╭─ Dataset entries
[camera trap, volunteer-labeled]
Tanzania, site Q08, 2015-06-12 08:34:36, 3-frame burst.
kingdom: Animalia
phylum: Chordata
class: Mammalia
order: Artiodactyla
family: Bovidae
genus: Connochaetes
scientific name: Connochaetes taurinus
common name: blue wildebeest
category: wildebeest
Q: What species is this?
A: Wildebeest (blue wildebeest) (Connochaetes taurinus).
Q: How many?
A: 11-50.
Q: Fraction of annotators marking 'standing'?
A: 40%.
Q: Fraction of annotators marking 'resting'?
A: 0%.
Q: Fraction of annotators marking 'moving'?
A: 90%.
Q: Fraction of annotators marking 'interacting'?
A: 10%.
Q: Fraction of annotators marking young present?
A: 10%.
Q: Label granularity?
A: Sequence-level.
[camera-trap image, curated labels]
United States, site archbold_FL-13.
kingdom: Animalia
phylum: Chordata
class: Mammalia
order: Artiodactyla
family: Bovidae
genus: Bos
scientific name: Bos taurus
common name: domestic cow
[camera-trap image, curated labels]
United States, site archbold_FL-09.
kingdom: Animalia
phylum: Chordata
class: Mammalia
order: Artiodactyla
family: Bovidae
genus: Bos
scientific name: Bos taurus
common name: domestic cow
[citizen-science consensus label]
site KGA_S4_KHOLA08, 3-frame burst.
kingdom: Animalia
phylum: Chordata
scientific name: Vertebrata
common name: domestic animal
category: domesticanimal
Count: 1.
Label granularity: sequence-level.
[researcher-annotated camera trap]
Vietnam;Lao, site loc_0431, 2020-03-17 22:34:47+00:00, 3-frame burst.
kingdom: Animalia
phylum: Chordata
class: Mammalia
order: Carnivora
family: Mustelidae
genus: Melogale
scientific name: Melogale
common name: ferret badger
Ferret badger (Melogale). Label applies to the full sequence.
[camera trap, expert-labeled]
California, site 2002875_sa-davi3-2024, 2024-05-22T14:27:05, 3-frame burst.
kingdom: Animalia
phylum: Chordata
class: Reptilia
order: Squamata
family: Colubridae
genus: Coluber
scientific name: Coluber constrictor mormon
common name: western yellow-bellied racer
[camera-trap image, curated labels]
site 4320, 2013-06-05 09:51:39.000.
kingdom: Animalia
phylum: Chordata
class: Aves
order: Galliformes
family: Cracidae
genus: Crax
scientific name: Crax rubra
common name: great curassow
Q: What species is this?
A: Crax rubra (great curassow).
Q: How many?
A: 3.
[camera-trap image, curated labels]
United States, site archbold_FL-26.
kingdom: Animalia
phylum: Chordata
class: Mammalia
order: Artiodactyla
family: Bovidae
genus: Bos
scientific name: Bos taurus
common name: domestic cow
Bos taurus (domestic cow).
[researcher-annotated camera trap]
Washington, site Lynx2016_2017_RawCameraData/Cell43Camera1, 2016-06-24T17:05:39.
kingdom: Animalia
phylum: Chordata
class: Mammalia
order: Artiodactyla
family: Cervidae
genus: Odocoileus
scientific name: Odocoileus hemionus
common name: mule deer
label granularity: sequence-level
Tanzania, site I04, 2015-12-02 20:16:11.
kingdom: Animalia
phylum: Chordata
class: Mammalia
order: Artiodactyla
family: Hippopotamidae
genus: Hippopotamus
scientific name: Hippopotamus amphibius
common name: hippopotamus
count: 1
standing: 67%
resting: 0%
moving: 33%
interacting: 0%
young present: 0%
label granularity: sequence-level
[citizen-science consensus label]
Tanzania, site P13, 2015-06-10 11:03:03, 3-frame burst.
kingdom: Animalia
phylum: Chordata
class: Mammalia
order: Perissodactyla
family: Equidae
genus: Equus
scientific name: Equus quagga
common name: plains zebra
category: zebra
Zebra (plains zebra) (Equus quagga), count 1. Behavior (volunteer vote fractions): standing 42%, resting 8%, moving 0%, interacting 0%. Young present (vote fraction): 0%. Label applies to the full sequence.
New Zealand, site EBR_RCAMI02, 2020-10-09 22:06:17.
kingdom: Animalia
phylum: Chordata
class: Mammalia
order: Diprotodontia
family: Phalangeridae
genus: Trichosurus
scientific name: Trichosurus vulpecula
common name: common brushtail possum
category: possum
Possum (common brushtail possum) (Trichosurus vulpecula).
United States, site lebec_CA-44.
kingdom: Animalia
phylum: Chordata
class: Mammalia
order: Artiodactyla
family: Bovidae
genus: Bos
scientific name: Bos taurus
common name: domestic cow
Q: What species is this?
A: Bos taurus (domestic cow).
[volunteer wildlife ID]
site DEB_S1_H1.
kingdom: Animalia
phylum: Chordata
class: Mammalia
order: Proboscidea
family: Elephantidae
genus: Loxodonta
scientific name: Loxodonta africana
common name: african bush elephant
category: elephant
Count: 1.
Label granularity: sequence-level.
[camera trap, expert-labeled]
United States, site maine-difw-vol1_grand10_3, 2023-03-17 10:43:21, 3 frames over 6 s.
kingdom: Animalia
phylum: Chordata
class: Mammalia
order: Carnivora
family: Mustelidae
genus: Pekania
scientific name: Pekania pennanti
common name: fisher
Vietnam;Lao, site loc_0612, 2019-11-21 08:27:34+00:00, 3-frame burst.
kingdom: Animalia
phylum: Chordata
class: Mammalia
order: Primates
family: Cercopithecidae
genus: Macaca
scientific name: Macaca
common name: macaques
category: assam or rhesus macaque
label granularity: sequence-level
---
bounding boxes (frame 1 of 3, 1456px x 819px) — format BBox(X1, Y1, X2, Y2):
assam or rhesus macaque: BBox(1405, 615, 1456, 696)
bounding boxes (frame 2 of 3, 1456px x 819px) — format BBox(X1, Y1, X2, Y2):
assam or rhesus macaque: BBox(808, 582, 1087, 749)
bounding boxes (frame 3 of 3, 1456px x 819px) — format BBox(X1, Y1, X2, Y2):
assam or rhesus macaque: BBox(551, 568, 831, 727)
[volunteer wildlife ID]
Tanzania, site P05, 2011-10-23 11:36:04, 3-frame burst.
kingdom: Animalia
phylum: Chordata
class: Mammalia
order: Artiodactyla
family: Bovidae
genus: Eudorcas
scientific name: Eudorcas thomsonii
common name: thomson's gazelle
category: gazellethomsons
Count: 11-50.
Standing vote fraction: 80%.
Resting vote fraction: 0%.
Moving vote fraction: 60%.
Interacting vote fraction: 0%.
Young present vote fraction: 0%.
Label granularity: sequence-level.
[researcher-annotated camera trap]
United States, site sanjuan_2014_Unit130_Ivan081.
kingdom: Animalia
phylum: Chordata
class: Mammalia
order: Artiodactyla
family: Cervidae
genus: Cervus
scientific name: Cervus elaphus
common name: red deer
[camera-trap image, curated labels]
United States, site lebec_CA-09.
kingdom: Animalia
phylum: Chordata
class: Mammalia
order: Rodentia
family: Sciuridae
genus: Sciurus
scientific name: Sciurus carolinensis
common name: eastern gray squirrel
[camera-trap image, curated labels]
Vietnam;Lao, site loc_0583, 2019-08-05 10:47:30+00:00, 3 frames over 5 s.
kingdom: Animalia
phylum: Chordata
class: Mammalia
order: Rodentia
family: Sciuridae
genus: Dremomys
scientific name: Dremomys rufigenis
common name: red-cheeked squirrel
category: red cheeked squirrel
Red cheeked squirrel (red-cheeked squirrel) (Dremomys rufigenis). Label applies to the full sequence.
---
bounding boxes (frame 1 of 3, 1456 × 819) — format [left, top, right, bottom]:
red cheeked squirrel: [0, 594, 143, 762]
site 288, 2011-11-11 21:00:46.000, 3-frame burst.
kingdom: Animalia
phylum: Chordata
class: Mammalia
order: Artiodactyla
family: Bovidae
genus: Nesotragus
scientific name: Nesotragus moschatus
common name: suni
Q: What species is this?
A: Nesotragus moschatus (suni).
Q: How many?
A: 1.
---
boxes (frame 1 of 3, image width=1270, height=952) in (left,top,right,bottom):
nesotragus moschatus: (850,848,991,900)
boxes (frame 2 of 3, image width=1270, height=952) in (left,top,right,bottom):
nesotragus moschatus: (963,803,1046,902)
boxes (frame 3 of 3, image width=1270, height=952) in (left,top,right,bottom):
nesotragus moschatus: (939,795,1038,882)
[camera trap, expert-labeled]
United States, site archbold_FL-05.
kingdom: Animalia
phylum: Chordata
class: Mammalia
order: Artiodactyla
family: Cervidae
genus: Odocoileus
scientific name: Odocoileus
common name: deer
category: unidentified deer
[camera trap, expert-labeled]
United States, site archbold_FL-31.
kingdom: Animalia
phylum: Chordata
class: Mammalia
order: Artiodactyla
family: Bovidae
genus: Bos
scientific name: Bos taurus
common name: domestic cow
╰─
• What you are asked to do
Answer with the number alone after tallying the lines of the entries above that contain the word "Odocoileus".

• Answer to this problem
4